In what seems like an eon ago, Wifey threatened our eldest two toddlers with physical violence (spanking) for seriously acting out on an LCTA bus.
And thanks to a nosy neighbor who was also riding that bus that day, the Children & Youth incompetents showed up at our house wielding threats of kiddie foreclosure. Luckily for them, I was right where I always was…at work.
Having lived with a physically-abusive step-father for far too many years, I feel I can easily differentiate between idle threats and real child abuse. To be a bit more insightful, know that my step-dad knew no bounds when he blew yet another fuse. In fact, the guy was all-too-frequently flat-out mean.
Anyway, if you threaten your kids in public you could lose them to Foster Hell. And Allah forbid, if you momentarily lose your temper and backhand a deserving child gone temporarily rogue, you do stand the chance of losing custody of said child for years on end, if not, forever.
Yet, it is apparently not considered inattentive or abusive to allow one’s children to wait for the school bus in bone-chilling cold without hats, gloves or coats.
Must be me.
Very recently, my son and his wingman announced that they were headed down to an uber popular downtown watering hole to play some pool.
Hearing that, I asked my son to go elsewhere. I told him he’d be better off playing pool at a corner bar than at downtown Wilkes-Barre’s official version of Fight Club. I warned him of the pitfalls that await those to partake of Fight Club. I reminded him that the police scanner doesn’t lie.

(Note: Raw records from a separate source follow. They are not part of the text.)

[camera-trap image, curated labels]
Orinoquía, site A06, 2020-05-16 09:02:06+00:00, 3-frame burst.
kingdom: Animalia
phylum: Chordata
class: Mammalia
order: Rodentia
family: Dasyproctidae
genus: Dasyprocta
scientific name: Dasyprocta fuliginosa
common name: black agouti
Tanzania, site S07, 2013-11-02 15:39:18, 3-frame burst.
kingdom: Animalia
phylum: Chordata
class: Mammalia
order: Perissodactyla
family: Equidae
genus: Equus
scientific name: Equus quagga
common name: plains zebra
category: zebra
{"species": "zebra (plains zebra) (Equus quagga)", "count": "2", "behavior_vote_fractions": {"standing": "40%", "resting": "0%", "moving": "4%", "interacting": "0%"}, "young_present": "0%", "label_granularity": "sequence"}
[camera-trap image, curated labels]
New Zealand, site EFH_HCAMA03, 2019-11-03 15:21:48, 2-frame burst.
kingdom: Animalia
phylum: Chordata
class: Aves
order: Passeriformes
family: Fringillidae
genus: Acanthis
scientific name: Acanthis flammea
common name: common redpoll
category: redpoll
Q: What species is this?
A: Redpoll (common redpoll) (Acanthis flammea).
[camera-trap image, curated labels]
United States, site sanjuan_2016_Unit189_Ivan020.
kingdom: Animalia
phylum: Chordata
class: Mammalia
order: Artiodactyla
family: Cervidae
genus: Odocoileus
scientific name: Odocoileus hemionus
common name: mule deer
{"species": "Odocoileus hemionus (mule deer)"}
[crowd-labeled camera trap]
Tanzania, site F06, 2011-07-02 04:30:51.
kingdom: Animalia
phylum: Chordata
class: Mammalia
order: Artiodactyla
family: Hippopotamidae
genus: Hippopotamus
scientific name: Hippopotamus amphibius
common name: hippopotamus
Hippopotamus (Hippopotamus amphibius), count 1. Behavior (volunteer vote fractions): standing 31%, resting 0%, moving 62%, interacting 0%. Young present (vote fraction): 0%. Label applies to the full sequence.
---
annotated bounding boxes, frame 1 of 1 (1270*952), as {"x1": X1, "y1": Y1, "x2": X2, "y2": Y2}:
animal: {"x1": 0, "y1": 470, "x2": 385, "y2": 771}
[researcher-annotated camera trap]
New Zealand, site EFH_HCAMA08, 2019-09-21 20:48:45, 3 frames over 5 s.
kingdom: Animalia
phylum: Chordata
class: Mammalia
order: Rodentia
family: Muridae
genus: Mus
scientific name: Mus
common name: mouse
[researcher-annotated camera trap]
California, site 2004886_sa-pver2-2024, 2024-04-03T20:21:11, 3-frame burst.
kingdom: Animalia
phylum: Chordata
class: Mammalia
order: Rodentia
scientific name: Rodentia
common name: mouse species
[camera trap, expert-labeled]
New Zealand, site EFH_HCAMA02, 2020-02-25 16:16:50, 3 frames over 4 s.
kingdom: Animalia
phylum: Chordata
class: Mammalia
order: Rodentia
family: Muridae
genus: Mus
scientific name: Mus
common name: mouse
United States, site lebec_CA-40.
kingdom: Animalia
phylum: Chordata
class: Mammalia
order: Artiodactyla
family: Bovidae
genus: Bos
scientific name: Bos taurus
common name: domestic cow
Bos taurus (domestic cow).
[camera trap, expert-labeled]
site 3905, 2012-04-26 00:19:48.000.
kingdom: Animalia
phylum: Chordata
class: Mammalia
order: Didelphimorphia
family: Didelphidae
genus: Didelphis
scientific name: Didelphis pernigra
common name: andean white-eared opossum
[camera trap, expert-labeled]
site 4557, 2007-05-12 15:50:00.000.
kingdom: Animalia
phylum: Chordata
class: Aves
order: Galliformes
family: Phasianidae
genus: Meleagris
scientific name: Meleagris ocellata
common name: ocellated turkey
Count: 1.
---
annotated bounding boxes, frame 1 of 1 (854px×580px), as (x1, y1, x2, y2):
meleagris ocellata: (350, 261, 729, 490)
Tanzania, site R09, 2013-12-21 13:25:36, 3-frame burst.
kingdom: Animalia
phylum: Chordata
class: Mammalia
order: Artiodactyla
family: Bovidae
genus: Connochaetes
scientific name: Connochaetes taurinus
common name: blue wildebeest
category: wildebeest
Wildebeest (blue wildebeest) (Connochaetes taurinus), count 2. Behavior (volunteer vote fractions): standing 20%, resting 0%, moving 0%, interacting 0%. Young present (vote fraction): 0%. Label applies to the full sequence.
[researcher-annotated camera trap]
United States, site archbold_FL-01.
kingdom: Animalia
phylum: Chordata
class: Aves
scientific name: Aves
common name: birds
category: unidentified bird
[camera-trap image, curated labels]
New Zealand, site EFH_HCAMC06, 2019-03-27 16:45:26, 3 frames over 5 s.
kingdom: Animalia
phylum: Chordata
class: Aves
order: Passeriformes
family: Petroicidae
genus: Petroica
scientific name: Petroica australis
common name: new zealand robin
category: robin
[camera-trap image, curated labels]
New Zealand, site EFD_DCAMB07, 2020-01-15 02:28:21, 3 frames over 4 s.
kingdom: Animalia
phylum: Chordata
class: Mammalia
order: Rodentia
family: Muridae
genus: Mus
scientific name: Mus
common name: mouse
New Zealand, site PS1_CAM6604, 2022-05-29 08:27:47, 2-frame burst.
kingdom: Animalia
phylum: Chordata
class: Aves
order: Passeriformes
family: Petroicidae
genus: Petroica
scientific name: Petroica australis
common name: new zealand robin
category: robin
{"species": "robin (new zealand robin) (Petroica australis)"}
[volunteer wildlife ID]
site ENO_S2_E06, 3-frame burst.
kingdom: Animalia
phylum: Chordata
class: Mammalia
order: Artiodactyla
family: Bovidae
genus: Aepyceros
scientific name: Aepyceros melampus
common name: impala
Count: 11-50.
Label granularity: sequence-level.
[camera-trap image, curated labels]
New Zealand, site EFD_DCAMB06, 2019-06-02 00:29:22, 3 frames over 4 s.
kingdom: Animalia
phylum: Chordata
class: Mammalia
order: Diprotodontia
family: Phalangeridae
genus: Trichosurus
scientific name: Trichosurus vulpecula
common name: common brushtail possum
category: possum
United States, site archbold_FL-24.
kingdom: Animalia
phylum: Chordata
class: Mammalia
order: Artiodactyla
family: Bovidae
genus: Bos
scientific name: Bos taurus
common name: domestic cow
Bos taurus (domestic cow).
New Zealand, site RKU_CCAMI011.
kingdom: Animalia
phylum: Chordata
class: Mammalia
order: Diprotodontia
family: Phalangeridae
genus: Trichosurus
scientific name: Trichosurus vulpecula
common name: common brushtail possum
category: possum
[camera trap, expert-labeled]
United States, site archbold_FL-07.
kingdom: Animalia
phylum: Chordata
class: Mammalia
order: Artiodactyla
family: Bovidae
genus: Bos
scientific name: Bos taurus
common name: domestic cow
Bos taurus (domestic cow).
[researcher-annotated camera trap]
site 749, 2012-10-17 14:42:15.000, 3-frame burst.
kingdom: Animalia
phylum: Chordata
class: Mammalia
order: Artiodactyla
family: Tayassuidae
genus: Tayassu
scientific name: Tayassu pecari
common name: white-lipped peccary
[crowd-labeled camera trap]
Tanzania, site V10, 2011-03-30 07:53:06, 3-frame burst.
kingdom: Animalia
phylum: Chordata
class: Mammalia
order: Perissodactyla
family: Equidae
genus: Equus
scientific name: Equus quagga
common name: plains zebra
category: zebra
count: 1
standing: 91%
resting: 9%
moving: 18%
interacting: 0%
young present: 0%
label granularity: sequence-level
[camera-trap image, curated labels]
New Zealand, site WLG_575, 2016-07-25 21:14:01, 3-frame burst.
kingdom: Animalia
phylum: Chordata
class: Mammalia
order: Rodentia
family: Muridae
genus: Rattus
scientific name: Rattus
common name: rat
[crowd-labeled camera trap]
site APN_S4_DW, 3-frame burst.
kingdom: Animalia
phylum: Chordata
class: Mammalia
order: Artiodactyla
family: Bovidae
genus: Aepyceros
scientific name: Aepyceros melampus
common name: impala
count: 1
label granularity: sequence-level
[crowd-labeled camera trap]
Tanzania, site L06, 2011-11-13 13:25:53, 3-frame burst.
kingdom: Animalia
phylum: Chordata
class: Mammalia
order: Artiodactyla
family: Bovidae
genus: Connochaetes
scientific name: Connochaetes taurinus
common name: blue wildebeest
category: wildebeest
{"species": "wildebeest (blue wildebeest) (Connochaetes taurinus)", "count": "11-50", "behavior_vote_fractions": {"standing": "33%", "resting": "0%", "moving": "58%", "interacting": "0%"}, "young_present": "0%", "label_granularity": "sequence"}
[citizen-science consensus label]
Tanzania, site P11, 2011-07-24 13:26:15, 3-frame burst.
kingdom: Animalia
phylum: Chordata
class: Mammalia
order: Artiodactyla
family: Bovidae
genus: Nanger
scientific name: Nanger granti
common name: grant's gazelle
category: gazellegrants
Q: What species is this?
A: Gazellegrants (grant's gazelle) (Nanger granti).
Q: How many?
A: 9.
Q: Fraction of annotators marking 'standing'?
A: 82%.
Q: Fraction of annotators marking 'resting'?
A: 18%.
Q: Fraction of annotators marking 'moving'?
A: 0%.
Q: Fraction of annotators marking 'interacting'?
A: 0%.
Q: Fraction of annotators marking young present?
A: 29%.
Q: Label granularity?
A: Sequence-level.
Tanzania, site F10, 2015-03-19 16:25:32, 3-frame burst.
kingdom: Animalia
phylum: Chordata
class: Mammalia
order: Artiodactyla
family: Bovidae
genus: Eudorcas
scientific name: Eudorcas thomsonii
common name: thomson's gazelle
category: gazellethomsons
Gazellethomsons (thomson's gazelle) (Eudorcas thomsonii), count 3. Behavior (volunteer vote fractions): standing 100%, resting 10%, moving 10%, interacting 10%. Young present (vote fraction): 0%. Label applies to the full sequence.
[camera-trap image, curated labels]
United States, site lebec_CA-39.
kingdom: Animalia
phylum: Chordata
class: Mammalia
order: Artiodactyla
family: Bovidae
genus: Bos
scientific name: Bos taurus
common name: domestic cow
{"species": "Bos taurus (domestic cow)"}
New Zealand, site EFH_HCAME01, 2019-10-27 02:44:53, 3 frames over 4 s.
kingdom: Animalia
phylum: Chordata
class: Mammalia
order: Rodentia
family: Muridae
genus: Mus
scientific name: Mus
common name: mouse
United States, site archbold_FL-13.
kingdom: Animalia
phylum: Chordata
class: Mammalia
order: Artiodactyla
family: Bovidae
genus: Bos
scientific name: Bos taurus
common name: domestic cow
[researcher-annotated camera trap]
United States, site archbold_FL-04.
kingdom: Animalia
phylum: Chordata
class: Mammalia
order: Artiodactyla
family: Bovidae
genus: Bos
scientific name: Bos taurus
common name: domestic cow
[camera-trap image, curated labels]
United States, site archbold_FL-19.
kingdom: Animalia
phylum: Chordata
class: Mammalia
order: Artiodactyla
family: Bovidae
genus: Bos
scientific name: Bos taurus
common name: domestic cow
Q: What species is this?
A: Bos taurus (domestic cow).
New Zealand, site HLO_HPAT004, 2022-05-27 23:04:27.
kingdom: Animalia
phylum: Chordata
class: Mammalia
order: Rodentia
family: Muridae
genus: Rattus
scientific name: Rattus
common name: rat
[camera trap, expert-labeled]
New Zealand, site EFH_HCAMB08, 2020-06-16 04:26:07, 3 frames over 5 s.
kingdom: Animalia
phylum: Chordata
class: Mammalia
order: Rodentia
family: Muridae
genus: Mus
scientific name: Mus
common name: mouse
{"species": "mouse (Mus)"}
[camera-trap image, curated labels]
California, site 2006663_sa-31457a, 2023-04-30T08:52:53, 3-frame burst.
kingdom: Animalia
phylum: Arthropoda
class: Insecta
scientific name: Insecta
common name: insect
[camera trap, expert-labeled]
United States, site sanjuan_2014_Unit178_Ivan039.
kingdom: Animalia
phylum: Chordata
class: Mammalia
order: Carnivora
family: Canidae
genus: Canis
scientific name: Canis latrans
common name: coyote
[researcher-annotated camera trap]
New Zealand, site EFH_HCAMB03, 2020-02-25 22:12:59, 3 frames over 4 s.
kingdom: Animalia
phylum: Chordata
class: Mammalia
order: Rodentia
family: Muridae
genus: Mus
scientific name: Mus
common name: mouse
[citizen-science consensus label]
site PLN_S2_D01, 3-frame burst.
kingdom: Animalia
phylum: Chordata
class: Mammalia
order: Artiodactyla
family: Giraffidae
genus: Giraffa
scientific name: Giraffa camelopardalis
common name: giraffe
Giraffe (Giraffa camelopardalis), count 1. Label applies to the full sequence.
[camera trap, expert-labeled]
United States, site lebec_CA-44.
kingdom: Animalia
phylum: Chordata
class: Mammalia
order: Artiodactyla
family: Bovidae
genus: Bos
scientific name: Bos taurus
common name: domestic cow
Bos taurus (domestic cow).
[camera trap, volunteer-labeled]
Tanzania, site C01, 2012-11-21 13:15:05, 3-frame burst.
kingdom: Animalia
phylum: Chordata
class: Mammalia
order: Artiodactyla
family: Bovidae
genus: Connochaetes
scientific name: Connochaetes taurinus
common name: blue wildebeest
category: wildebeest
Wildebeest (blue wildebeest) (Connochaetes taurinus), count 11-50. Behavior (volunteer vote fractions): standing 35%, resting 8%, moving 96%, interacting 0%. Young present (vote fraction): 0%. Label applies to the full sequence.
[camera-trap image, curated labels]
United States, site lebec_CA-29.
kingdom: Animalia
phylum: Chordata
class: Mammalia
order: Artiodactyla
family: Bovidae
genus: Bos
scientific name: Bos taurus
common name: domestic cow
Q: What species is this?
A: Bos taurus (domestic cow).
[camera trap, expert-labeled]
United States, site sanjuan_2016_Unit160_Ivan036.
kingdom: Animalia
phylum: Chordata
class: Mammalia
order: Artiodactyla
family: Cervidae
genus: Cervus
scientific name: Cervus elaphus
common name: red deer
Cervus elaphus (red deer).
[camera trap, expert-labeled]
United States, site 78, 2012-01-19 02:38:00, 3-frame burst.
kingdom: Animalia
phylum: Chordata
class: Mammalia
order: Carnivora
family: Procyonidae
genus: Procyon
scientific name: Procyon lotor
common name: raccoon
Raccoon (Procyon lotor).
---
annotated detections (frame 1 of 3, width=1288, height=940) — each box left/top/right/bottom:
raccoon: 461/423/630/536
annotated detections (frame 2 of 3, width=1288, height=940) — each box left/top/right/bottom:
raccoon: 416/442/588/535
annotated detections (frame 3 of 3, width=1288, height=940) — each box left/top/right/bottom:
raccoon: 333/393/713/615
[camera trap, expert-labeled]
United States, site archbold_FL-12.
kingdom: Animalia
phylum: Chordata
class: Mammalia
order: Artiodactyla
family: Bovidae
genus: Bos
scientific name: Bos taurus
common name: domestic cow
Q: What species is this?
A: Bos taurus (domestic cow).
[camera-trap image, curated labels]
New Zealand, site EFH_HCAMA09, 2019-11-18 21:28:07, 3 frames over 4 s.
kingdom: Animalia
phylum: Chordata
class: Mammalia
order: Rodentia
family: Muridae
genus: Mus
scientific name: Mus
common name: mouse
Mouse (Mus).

Undaunted, my concerns borne of Scanner Land provided him with a chuckle. Still though, he did listen as I told him what to expect if the fists got to flying at him and his.
Needless to say, the fists did get to flying at him and his. And as I had foretold, the staff of said establishment pushed those who would dare fight onto the sidewalks out front to be, ahem, dealt with by the Wilkes-Barre police department.
In other words, even though the trouble always starts in the establishment, it gets shoved outside and it usually culminates in mini-brawls and blood-strewn donnybrooks on the nearby sidewalks and streets, or in or adjacent to Central Lock, but always within shouting distance of a residential high-rise. And then it's our problem.
Luckily for my son, he did listen when I told him to hit fast and furious if necessary, but to get the hell out of there lickety split as the police typically respond to Fight Club as quickly as can be expected. And he now knows not to frequent that obvious nuisance bar anymore.
So, no more Hardware Bar for my kid.
I promise, I solemnly swear that the next time I see DPW workers scatter garage all over the street, giggle and then drive away from the mess they alone created, I will take down the vehicle number, make note of the time and place and report them to City Hall.
Count on it.
Which makes me ask all over again, why haven’t we privatized our curbside collections? Why? Because those highly efficient private haulers would not hire our then deservingly displaced unionized DPW workers.
A question about Black Friday is as follows…
Are you people freaking serious?
How’s that Haggerty Rule looking to you so far?
The folks promising transparency in government have avoided transparency while anointing a Haggerty Rule transition team.
Not to worry, though. If Initiative and Referendum doesn’t fix it, there’s always moving vans to be had.